Кончив прогон. Гордей Ильич оглянулся на живое, шевелящееся поле и долго не мог оторвать глаз от полосы: любил он, когда было пестро на ней от людей, когда полна была она вжиканья литовок, стрекота жнеек, веселого всплеска голосов. «Так бы и не оторвался от крюка, если бы не дела!»

Проделав обратный, широкий и чистый коридор в густом хлебе, он вышел к табору.

Поймав стреноженного коня, Гордей Ильич снял с него путы и, сев в седло, закрыл глаза, подставляя лицо освежающему ветерку. Он всегда чувствовал после работы легкий хмель.

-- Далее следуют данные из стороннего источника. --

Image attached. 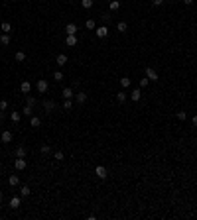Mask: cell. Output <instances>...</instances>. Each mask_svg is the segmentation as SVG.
I'll return each mask as SVG.
<instances>
[{
	"mask_svg": "<svg viewBox=\"0 0 197 220\" xmlns=\"http://www.w3.org/2000/svg\"><path fill=\"white\" fill-rule=\"evenodd\" d=\"M16 155H18V157H26V148H22V145H20V148L16 149Z\"/></svg>",
	"mask_w": 197,
	"mask_h": 220,
	"instance_id": "cell-29",
	"label": "cell"
},
{
	"mask_svg": "<svg viewBox=\"0 0 197 220\" xmlns=\"http://www.w3.org/2000/svg\"><path fill=\"white\" fill-rule=\"evenodd\" d=\"M28 104H30V106H36V98H34V97H28Z\"/></svg>",
	"mask_w": 197,
	"mask_h": 220,
	"instance_id": "cell-38",
	"label": "cell"
},
{
	"mask_svg": "<svg viewBox=\"0 0 197 220\" xmlns=\"http://www.w3.org/2000/svg\"><path fill=\"white\" fill-rule=\"evenodd\" d=\"M10 118H12L14 124H18V122H20V112H18V110H14L12 114H10Z\"/></svg>",
	"mask_w": 197,
	"mask_h": 220,
	"instance_id": "cell-23",
	"label": "cell"
},
{
	"mask_svg": "<svg viewBox=\"0 0 197 220\" xmlns=\"http://www.w3.org/2000/svg\"><path fill=\"white\" fill-rule=\"evenodd\" d=\"M55 63H57L59 67L67 65V55H65V53H59V55H57V59H55Z\"/></svg>",
	"mask_w": 197,
	"mask_h": 220,
	"instance_id": "cell-10",
	"label": "cell"
},
{
	"mask_svg": "<svg viewBox=\"0 0 197 220\" xmlns=\"http://www.w3.org/2000/svg\"><path fill=\"white\" fill-rule=\"evenodd\" d=\"M53 157H55V159H57V161H61V159H63V151H55V153H53Z\"/></svg>",
	"mask_w": 197,
	"mask_h": 220,
	"instance_id": "cell-36",
	"label": "cell"
},
{
	"mask_svg": "<svg viewBox=\"0 0 197 220\" xmlns=\"http://www.w3.org/2000/svg\"><path fill=\"white\" fill-rule=\"evenodd\" d=\"M130 98L134 100V102H138V100L142 98V91H140V89H134V91L130 92Z\"/></svg>",
	"mask_w": 197,
	"mask_h": 220,
	"instance_id": "cell-11",
	"label": "cell"
},
{
	"mask_svg": "<svg viewBox=\"0 0 197 220\" xmlns=\"http://www.w3.org/2000/svg\"><path fill=\"white\" fill-rule=\"evenodd\" d=\"M95 173H97V177H98V179H106V175H108V173H106V169L103 167V165H97Z\"/></svg>",
	"mask_w": 197,
	"mask_h": 220,
	"instance_id": "cell-6",
	"label": "cell"
},
{
	"mask_svg": "<svg viewBox=\"0 0 197 220\" xmlns=\"http://www.w3.org/2000/svg\"><path fill=\"white\" fill-rule=\"evenodd\" d=\"M71 108H73L71 98H65V102H63V110H71Z\"/></svg>",
	"mask_w": 197,
	"mask_h": 220,
	"instance_id": "cell-27",
	"label": "cell"
},
{
	"mask_svg": "<svg viewBox=\"0 0 197 220\" xmlns=\"http://www.w3.org/2000/svg\"><path fill=\"white\" fill-rule=\"evenodd\" d=\"M148 83H150V79H148V77L140 79V89H144V87H148Z\"/></svg>",
	"mask_w": 197,
	"mask_h": 220,
	"instance_id": "cell-34",
	"label": "cell"
},
{
	"mask_svg": "<svg viewBox=\"0 0 197 220\" xmlns=\"http://www.w3.org/2000/svg\"><path fill=\"white\" fill-rule=\"evenodd\" d=\"M101 18H103V22H108V20H111V14H103Z\"/></svg>",
	"mask_w": 197,
	"mask_h": 220,
	"instance_id": "cell-40",
	"label": "cell"
},
{
	"mask_svg": "<svg viewBox=\"0 0 197 220\" xmlns=\"http://www.w3.org/2000/svg\"><path fill=\"white\" fill-rule=\"evenodd\" d=\"M0 201H2V191H0Z\"/></svg>",
	"mask_w": 197,
	"mask_h": 220,
	"instance_id": "cell-43",
	"label": "cell"
},
{
	"mask_svg": "<svg viewBox=\"0 0 197 220\" xmlns=\"http://www.w3.org/2000/svg\"><path fill=\"white\" fill-rule=\"evenodd\" d=\"M85 26H87V30H97V24H95V20H87V24H85Z\"/></svg>",
	"mask_w": 197,
	"mask_h": 220,
	"instance_id": "cell-24",
	"label": "cell"
},
{
	"mask_svg": "<svg viewBox=\"0 0 197 220\" xmlns=\"http://www.w3.org/2000/svg\"><path fill=\"white\" fill-rule=\"evenodd\" d=\"M152 4H154V6H162V4H164V0H152Z\"/></svg>",
	"mask_w": 197,
	"mask_h": 220,
	"instance_id": "cell-39",
	"label": "cell"
},
{
	"mask_svg": "<svg viewBox=\"0 0 197 220\" xmlns=\"http://www.w3.org/2000/svg\"><path fill=\"white\" fill-rule=\"evenodd\" d=\"M75 94H73V89H69V87H65L63 89V98H73Z\"/></svg>",
	"mask_w": 197,
	"mask_h": 220,
	"instance_id": "cell-19",
	"label": "cell"
},
{
	"mask_svg": "<svg viewBox=\"0 0 197 220\" xmlns=\"http://www.w3.org/2000/svg\"><path fill=\"white\" fill-rule=\"evenodd\" d=\"M16 61H26V53L24 51H16Z\"/></svg>",
	"mask_w": 197,
	"mask_h": 220,
	"instance_id": "cell-30",
	"label": "cell"
},
{
	"mask_svg": "<svg viewBox=\"0 0 197 220\" xmlns=\"http://www.w3.org/2000/svg\"><path fill=\"white\" fill-rule=\"evenodd\" d=\"M108 8H111V10H112V12H116V10H118V8H120V2H118V0H112V2H111V4H108Z\"/></svg>",
	"mask_w": 197,
	"mask_h": 220,
	"instance_id": "cell-20",
	"label": "cell"
},
{
	"mask_svg": "<svg viewBox=\"0 0 197 220\" xmlns=\"http://www.w3.org/2000/svg\"><path fill=\"white\" fill-rule=\"evenodd\" d=\"M20 91L24 92V94H28V92L32 91V83H30V81H22V83H20Z\"/></svg>",
	"mask_w": 197,
	"mask_h": 220,
	"instance_id": "cell-5",
	"label": "cell"
},
{
	"mask_svg": "<svg viewBox=\"0 0 197 220\" xmlns=\"http://www.w3.org/2000/svg\"><path fill=\"white\" fill-rule=\"evenodd\" d=\"M44 108H46V112H51L55 108V102L53 100H44Z\"/></svg>",
	"mask_w": 197,
	"mask_h": 220,
	"instance_id": "cell-14",
	"label": "cell"
},
{
	"mask_svg": "<svg viewBox=\"0 0 197 220\" xmlns=\"http://www.w3.org/2000/svg\"><path fill=\"white\" fill-rule=\"evenodd\" d=\"M116 30H118V32H120V33H124L126 30H128V24H126V22H120V24H118V26H116Z\"/></svg>",
	"mask_w": 197,
	"mask_h": 220,
	"instance_id": "cell-21",
	"label": "cell"
},
{
	"mask_svg": "<svg viewBox=\"0 0 197 220\" xmlns=\"http://www.w3.org/2000/svg\"><path fill=\"white\" fill-rule=\"evenodd\" d=\"M75 100H77L79 104H83V102L87 100V94H85L83 91H81V92H77V94H75Z\"/></svg>",
	"mask_w": 197,
	"mask_h": 220,
	"instance_id": "cell-16",
	"label": "cell"
},
{
	"mask_svg": "<svg viewBox=\"0 0 197 220\" xmlns=\"http://www.w3.org/2000/svg\"><path fill=\"white\" fill-rule=\"evenodd\" d=\"M183 4H187V6H191V4H193V0H183Z\"/></svg>",
	"mask_w": 197,
	"mask_h": 220,
	"instance_id": "cell-42",
	"label": "cell"
},
{
	"mask_svg": "<svg viewBox=\"0 0 197 220\" xmlns=\"http://www.w3.org/2000/svg\"><path fill=\"white\" fill-rule=\"evenodd\" d=\"M146 77L150 79V81H154V83H156V81H160L158 71H156V69H152V67H146Z\"/></svg>",
	"mask_w": 197,
	"mask_h": 220,
	"instance_id": "cell-2",
	"label": "cell"
},
{
	"mask_svg": "<svg viewBox=\"0 0 197 220\" xmlns=\"http://www.w3.org/2000/svg\"><path fill=\"white\" fill-rule=\"evenodd\" d=\"M0 43H2V45H8V43H10V33H2V35H0Z\"/></svg>",
	"mask_w": 197,
	"mask_h": 220,
	"instance_id": "cell-18",
	"label": "cell"
},
{
	"mask_svg": "<svg viewBox=\"0 0 197 220\" xmlns=\"http://www.w3.org/2000/svg\"><path fill=\"white\" fill-rule=\"evenodd\" d=\"M116 100H118V102H124V100H126V92L124 91L116 92Z\"/></svg>",
	"mask_w": 197,
	"mask_h": 220,
	"instance_id": "cell-26",
	"label": "cell"
},
{
	"mask_svg": "<svg viewBox=\"0 0 197 220\" xmlns=\"http://www.w3.org/2000/svg\"><path fill=\"white\" fill-rule=\"evenodd\" d=\"M0 208H2V202H0Z\"/></svg>",
	"mask_w": 197,
	"mask_h": 220,
	"instance_id": "cell-44",
	"label": "cell"
},
{
	"mask_svg": "<svg viewBox=\"0 0 197 220\" xmlns=\"http://www.w3.org/2000/svg\"><path fill=\"white\" fill-rule=\"evenodd\" d=\"M65 32H67V35H75V33H77V24H67L65 26Z\"/></svg>",
	"mask_w": 197,
	"mask_h": 220,
	"instance_id": "cell-8",
	"label": "cell"
},
{
	"mask_svg": "<svg viewBox=\"0 0 197 220\" xmlns=\"http://www.w3.org/2000/svg\"><path fill=\"white\" fill-rule=\"evenodd\" d=\"M6 108H8V100H0V110L4 112Z\"/></svg>",
	"mask_w": 197,
	"mask_h": 220,
	"instance_id": "cell-37",
	"label": "cell"
},
{
	"mask_svg": "<svg viewBox=\"0 0 197 220\" xmlns=\"http://www.w3.org/2000/svg\"><path fill=\"white\" fill-rule=\"evenodd\" d=\"M120 84H122L124 89H128V87H130V79H128V77H122V79H120Z\"/></svg>",
	"mask_w": 197,
	"mask_h": 220,
	"instance_id": "cell-31",
	"label": "cell"
},
{
	"mask_svg": "<svg viewBox=\"0 0 197 220\" xmlns=\"http://www.w3.org/2000/svg\"><path fill=\"white\" fill-rule=\"evenodd\" d=\"M36 89H38V92H41V94H44V92H47L49 84H47V81H46V79H39L38 83H36Z\"/></svg>",
	"mask_w": 197,
	"mask_h": 220,
	"instance_id": "cell-1",
	"label": "cell"
},
{
	"mask_svg": "<svg viewBox=\"0 0 197 220\" xmlns=\"http://www.w3.org/2000/svg\"><path fill=\"white\" fill-rule=\"evenodd\" d=\"M39 124H41V120H39L38 116H30V126H34V128H39Z\"/></svg>",
	"mask_w": 197,
	"mask_h": 220,
	"instance_id": "cell-17",
	"label": "cell"
},
{
	"mask_svg": "<svg viewBox=\"0 0 197 220\" xmlns=\"http://www.w3.org/2000/svg\"><path fill=\"white\" fill-rule=\"evenodd\" d=\"M81 4H83L85 10H91V8H93V0H81Z\"/></svg>",
	"mask_w": 197,
	"mask_h": 220,
	"instance_id": "cell-25",
	"label": "cell"
},
{
	"mask_svg": "<svg viewBox=\"0 0 197 220\" xmlns=\"http://www.w3.org/2000/svg\"><path fill=\"white\" fill-rule=\"evenodd\" d=\"M53 79H55V81H63V73L55 71V73H53Z\"/></svg>",
	"mask_w": 197,
	"mask_h": 220,
	"instance_id": "cell-35",
	"label": "cell"
},
{
	"mask_svg": "<svg viewBox=\"0 0 197 220\" xmlns=\"http://www.w3.org/2000/svg\"><path fill=\"white\" fill-rule=\"evenodd\" d=\"M95 33H97V38L105 39L106 35H108V28H106V26H98L97 30H95Z\"/></svg>",
	"mask_w": 197,
	"mask_h": 220,
	"instance_id": "cell-3",
	"label": "cell"
},
{
	"mask_svg": "<svg viewBox=\"0 0 197 220\" xmlns=\"http://www.w3.org/2000/svg\"><path fill=\"white\" fill-rule=\"evenodd\" d=\"M22 112H24L26 116H34V106H30V104H28V106H24V110H22Z\"/></svg>",
	"mask_w": 197,
	"mask_h": 220,
	"instance_id": "cell-22",
	"label": "cell"
},
{
	"mask_svg": "<svg viewBox=\"0 0 197 220\" xmlns=\"http://www.w3.org/2000/svg\"><path fill=\"white\" fill-rule=\"evenodd\" d=\"M65 43H67L69 47L77 45V38H75V35H67V38H65Z\"/></svg>",
	"mask_w": 197,
	"mask_h": 220,
	"instance_id": "cell-15",
	"label": "cell"
},
{
	"mask_svg": "<svg viewBox=\"0 0 197 220\" xmlns=\"http://www.w3.org/2000/svg\"><path fill=\"white\" fill-rule=\"evenodd\" d=\"M39 151H41V153H44V155H47V153H51V148H49V145H47V143H44V145H41V149H39Z\"/></svg>",
	"mask_w": 197,
	"mask_h": 220,
	"instance_id": "cell-28",
	"label": "cell"
},
{
	"mask_svg": "<svg viewBox=\"0 0 197 220\" xmlns=\"http://www.w3.org/2000/svg\"><path fill=\"white\" fill-rule=\"evenodd\" d=\"M0 32H2V33H10V32H12L10 22H2V24H0Z\"/></svg>",
	"mask_w": 197,
	"mask_h": 220,
	"instance_id": "cell-12",
	"label": "cell"
},
{
	"mask_svg": "<svg viewBox=\"0 0 197 220\" xmlns=\"http://www.w3.org/2000/svg\"><path fill=\"white\" fill-rule=\"evenodd\" d=\"M191 122H193V128H197V116H193V120H191Z\"/></svg>",
	"mask_w": 197,
	"mask_h": 220,
	"instance_id": "cell-41",
	"label": "cell"
},
{
	"mask_svg": "<svg viewBox=\"0 0 197 220\" xmlns=\"http://www.w3.org/2000/svg\"><path fill=\"white\" fill-rule=\"evenodd\" d=\"M0 140H2L4 143H10V142H12V132H10V130H4V132H2V136H0Z\"/></svg>",
	"mask_w": 197,
	"mask_h": 220,
	"instance_id": "cell-7",
	"label": "cell"
},
{
	"mask_svg": "<svg viewBox=\"0 0 197 220\" xmlns=\"http://www.w3.org/2000/svg\"><path fill=\"white\" fill-rule=\"evenodd\" d=\"M187 114H185V110H177V120H185Z\"/></svg>",
	"mask_w": 197,
	"mask_h": 220,
	"instance_id": "cell-33",
	"label": "cell"
},
{
	"mask_svg": "<svg viewBox=\"0 0 197 220\" xmlns=\"http://www.w3.org/2000/svg\"><path fill=\"white\" fill-rule=\"evenodd\" d=\"M8 185H10V187H18V185H20V177H18V175H10Z\"/></svg>",
	"mask_w": 197,
	"mask_h": 220,
	"instance_id": "cell-13",
	"label": "cell"
},
{
	"mask_svg": "<svg viewBox=\"0 0 197 220\" xmlns=\"http://www.w3.org/2000/svg\"><path fill=\"white\" fill-rule=\"evenodd\" d=\"M26 159H24V157H18V159H16V161H14V167H16V171H24V169H26Z\"/></svg>",
	"mask_w": 197,
	"mask_h": 220,
	"instance_id": "cell-4",
	"label": "cell"
},
{
	"mask_svg": "<svg viewBox=\"0 0 197 220\" xmlns=\"http://www.w3.org/2000/svg\"><path fill=\"white\" fill-rule=\"evenodd\" d=\"M20 194H22V197H28V194H30V187H26V185L20 187Z\"/></svg>",
	"mask_w": 197,
	"mask_h": 220,
	"instance_id": "cell-32",
	"label": "cell"
},
{
	"mask_svg": "<svg viewBox=\"0 0 197 220\" xmlns=\"http://www.w3.org/2000/svg\"><path fill=\"white\" fill-rule=\"evenodd\" d=\"M20 204H22V199H20V197H12V199H10V208L16 210V208H20Z\"/></svg>",
	"mask_w": 197,
	"mask_h": 220,
	"instance_id": "cell-9",
	"label": "cell"
}]
</instances>
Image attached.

Зычный знакомый оклик заставил его натянуть поводья. Навстречу двинулись груженные зерном бестарки. У передней подводы, лихо высвистывая и покрикивая, шагал Григорий Черемисин.

«Ловко управляется парень!» — Гордей Ильич обрадовался, заметив, как умело Григорий правит одной рукой, не выпуская из нее ременных вожжей.

— Здоров, зятек!.. Привыкаем помаленьку?

Григорий остановил бестарку, закинул голову и широко, от всей души улыбнулся.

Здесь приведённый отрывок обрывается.